Luego de siete años de un segundo proceso migratorio, el balance para Claudia es positivo: “Soy consciente de lo privilegiados que somos estando aquí. Juré no volverme a quejar en mi vida, desde que vivo fuera de mi país. Sé que no tengo cerca a toda mi familia, pero tengo a mi núcleo y puedo visitarlos cuando quiero. Sería un pecado renegar. He aprendido a valorar aún más a mis amistades y a mi gente. A ser tolerante, a que no me afecten las cosas pequeñas. Quiero que me perciban como alguien de confianza. Soy alegre, con buen humor, me encanta reírme y bromear. Me gustaría tener un espacio en televisión, como un monólogo en español, con nuestro humor. Mi hija le pasa una mosca y se ríe, ‘so funny’, dice. Es que tiene humor de gringa. Me gusta el contacto con la gente y el humor es un buen camino para enlazar, por muy distintos que seamos”, finaliza.

5 comentarios en ““He aprendido a no quejarme, viviendo fuera de mi país”

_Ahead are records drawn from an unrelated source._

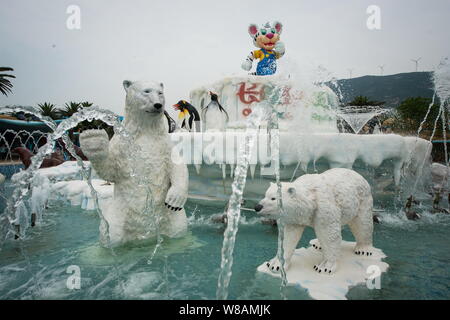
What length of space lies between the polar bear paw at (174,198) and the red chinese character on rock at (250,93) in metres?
4.44

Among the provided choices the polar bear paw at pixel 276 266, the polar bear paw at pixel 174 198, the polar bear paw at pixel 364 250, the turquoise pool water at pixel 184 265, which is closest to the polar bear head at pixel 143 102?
the polar bear paw at pixel 174 198

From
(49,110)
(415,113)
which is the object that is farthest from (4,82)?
(415,113)

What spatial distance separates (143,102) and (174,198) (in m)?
0.97

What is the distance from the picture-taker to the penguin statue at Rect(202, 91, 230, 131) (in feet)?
22.1

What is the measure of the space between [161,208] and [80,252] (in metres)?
0.90

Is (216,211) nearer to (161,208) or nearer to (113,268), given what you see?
(161,208)

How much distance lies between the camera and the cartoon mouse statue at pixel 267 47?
→ 6738 mm

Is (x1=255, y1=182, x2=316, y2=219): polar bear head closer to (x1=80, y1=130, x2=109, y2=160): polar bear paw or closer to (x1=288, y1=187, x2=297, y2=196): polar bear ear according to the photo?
(x1=288, y1=187, x2=297, y2=196): polar bear ear

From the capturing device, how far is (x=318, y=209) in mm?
2148

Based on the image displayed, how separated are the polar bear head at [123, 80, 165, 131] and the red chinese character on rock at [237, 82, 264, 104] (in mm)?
4133

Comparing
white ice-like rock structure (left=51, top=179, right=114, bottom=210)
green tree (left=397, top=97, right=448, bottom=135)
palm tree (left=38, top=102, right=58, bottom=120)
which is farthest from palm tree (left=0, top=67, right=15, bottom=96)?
green tree (left=397, top=97, right=448, bottom=135)

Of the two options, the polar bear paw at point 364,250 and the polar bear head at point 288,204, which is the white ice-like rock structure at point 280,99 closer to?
the polar bear paw at point 364,250

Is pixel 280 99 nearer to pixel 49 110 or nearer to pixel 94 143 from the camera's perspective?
pixel 94 143

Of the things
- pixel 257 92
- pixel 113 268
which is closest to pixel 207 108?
pixel 257 92
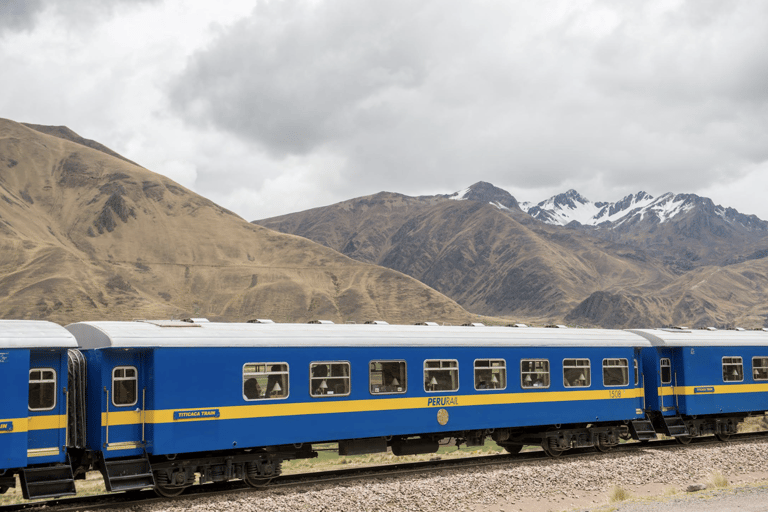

  1. Felicidades Claudia !! he visto sus vídeos y son divertidos . Nos hace reír reflejando nuestras propias experiencias. Creo q vivir fuera del país es la oportunidad de ser embajadores de los aspectos positivos de los salvadoreños : emprendedores , proactivos, orientados a la familia y temerosos De Dios . No existen las casualidades ni la suerte , es Dios quien guía nuestras vidas y debemos estar inmensamente agradecidas por su amor y protección. Abrazos carinosos desde New York

  2. “Claudia mi amiga” y en realidad lo somos desde jovencitas. Una gran salvadoreña
    Felicidades por el articulo siempre te luces con tus reportajes!!